Researchers have calculated the maximum phase-space density associated with the linearly polarized gluon transverse momentum dependent (TMD) parton distribution function coefficient, $h_1^{\perp g}$, in the saturation region. This work is crucial for understanding the internal structure of hadrons, such as protons and neutrons, under conditions of high gluon density, where saturation effects become dominant. Gluon saturation is a phenomenon predicted by Quantum Chromodynamics (QCD) at low momentum fractions $x$, where the number of gluons inside the proton is so large that they begin to recombine, limiting their density.

For the calculation, Mueller's occupation argument was employed, combining it with the Weizsäcker-Williams (WW) and dipole gluon distributions at low $x$, proposed by Metz and Zhou.

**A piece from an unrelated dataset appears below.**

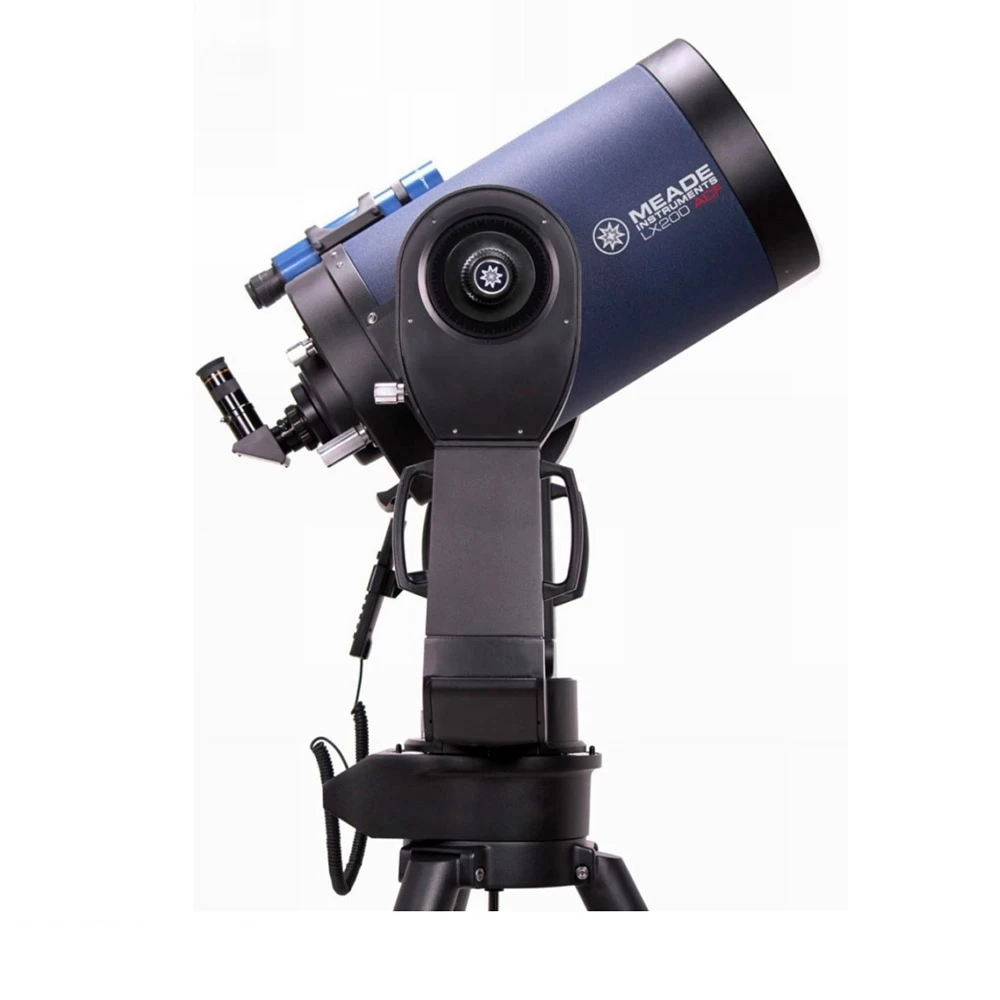 meade Lx200 10 F/10 Acf Teleskopas Su Standartiniu Lauko Trikoju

It was found that for the dipole distribution, the maximum phase-space density, $n_{h,{\rm DP}}^{\rm max}$, is approximately $2\alpha_s^{-3/2}$, which is twice the maximum gluon density $n_g^{\rm max}$ in the same phase-space normalization. It is important to note that this result for the dipole is an approximation of the process-dependent TMD, not a literal numerical density of gluons. In contrast, for the WW distribution, the tensorial coefficient in deep saturation lacks the necessary logarithmic increase for Mueller's saddle point, which shifts the maximum towards the saturation limit.

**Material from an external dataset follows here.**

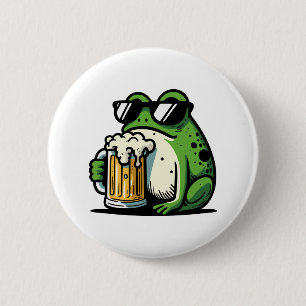 Cool Beer 2 Inch Round Button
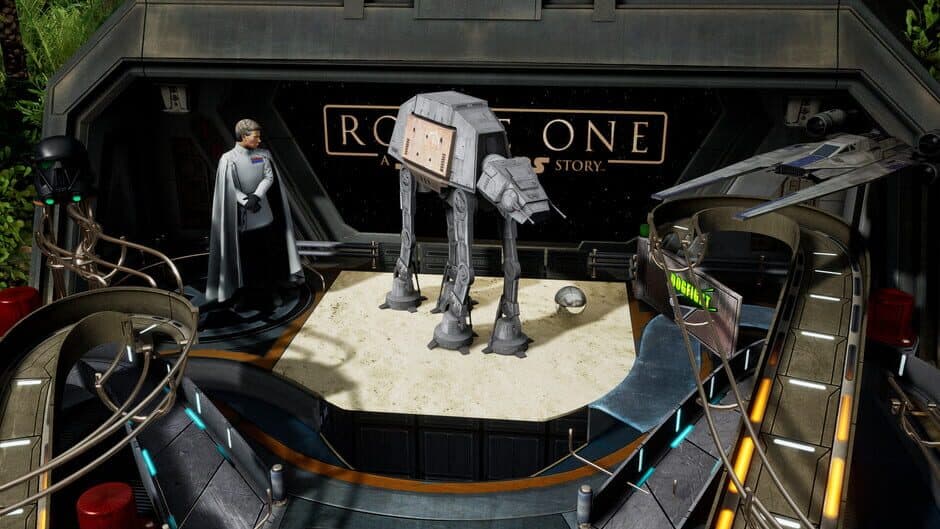 Скриншот 1 из Pinball FX: Star Wars Pinball - Unsung Heroes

Additionally, the study included a numerical Collins-Soper evolution, revealing that the weight of the Bessel function $J_2$ in the definition of the tensorial TMD reduces the resolved peak. This yields numerical values for the coefficient $c_h^{\rm num}$ between 6.6 and 7.1 for representative scales of the future Electron-Ion Collider (EIC). These results are fundamental for interpreting experimental data to be obtained at the EIC and other deep inelastic scattering experiments, providing a more precise understanding of gluon dynamics in the saturation regime and polarization within nucleons.